> **Exercise passage**:
::::

The film's trailer was criticized for using the Emergency Alert System, and several cable companies were fined by the Federal Communications Commission for airing the ad.

==Home media==
The film was released to home video in the United States on DVD and Blu-ray formats on August 13, 2013. It earned $38.2 million in video rental sales in the U.S.

==Controversies==

===Authorship dispute===
A lawsuit was filed in 2013 by Creighton Rothenberger seeking a declaration that John S Green was not the source of the film's characters and material. Green countersued, seeking a declaration that he was the sole author. The case was eventually settled for $175,000, with Rothenberger retaining the rights to the film. Green was subsequently sued by his former wife, Jessica Bausch, for half of the settlement money, claiming entitlement to the script's proceeds based on their divorce agreement. In 2018, the Pennsylvania Superior Court ruled in Bausch's favor.

::::

> **Task 1**: According to the film passage, how much did the film earn in U.S. video rental sales?
> **Task 2**: Please edit the film passage, beginning at "The film's trailer" and stopping after "airing the ad.", with "trailer" changed to "preview".

::::

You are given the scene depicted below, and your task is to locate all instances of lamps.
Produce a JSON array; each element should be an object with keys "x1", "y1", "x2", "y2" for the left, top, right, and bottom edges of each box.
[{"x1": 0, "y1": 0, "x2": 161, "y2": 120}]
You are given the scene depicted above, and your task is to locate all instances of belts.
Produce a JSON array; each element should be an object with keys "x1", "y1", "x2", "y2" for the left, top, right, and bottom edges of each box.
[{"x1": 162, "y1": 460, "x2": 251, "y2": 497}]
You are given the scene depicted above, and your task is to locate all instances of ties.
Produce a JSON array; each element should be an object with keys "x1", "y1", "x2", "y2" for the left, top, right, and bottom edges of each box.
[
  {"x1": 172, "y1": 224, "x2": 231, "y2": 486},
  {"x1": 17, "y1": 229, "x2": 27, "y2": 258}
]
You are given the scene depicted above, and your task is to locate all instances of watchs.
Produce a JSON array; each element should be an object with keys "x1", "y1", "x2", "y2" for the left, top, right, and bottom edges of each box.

::::

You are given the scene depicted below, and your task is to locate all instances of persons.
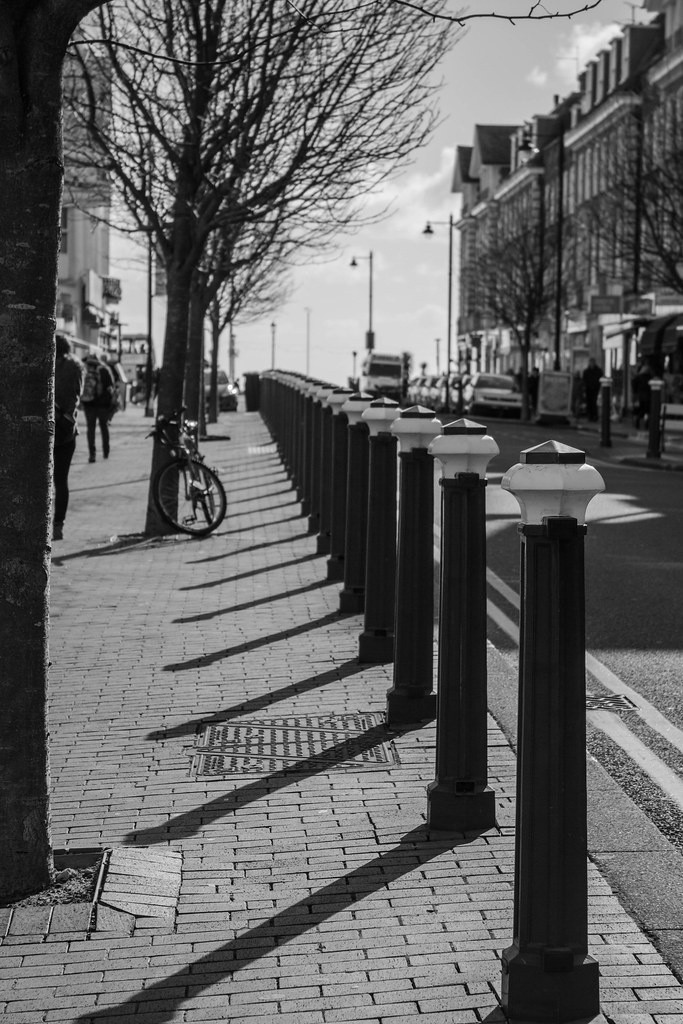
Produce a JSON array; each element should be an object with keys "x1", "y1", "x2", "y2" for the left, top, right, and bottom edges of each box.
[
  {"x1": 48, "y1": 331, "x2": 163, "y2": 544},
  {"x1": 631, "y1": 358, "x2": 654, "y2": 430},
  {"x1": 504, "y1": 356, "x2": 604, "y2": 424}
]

::::

> **Written response 1**: $38.2 million

> **Written response 2**:
The film's preview was criticized for using the Emergency Alert System, and several cable companies were fined by the Federal Communications Commission for airing the ad.